En la imaginación del Ciudadano la suma de estas incomodidades desembocó de repente en una causa grave constitucional y en vía de escape rápido. En ese momento se dio cuenta de que los únicos vítores no inducidos a los que podría hacerse merecedor provendrían de su salida voluntaria del cargo que desempeñaba y por el cual había luchado toda su vida. Reflexionó un momento sobre su paisano Pascual Ortiz Rubio, quien llegó a la Presidencia tras una elección muy disputada que dejó dudas sobre la veracidad de los resultados oficiales y renunció al puesto dos años después de asumirlo.
Se imaginó de nuevo libre de obligaciones aplastantes, a salvo de dilemas irresolubles, ajeno a la inmundicia irremediable que prolifera en el poder. Vio cómo se recomponía la clase política, despejada de agravios perdurables, concibió su propia felicidad y la del país, imaginó a la Nación viviendo el alborozo de lo imprevisto. “Lo que tendría que hacer –se dijo– es agregar a los anexos de este tomo una carta de renuncia.”
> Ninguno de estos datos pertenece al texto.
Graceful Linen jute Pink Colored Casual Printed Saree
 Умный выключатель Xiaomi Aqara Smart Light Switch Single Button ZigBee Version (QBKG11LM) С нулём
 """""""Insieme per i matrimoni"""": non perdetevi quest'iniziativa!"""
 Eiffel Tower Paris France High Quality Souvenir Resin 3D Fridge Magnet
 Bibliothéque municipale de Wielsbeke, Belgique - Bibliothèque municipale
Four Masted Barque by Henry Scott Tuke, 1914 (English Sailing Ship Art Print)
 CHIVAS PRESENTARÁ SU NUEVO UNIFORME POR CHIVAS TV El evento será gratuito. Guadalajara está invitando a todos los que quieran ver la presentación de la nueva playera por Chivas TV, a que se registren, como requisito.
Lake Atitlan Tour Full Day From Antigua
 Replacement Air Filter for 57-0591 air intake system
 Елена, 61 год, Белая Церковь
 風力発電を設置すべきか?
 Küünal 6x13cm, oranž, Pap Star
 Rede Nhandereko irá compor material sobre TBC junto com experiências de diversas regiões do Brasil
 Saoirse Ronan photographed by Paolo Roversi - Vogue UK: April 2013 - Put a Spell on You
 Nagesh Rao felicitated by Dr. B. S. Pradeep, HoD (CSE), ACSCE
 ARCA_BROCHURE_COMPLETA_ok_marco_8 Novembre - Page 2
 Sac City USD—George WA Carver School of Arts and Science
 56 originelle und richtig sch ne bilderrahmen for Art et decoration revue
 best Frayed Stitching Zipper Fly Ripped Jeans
Pero en ese momento, alabado sea Dios, uno de sus confiables colaboradores entró al despacho y le informó que la oposición había renunciado a serlo y hasta a parecerlo y que todo estaba listo, y El Ciudadano se olvidó de sus tentaciones, retomó la compostura y, como lo hacían cada año sus antecesores desde Guadalupe Victoria, partió a entregar un mamotreto en el que se anunciaba por escrito el advenimiento de una nación feliz.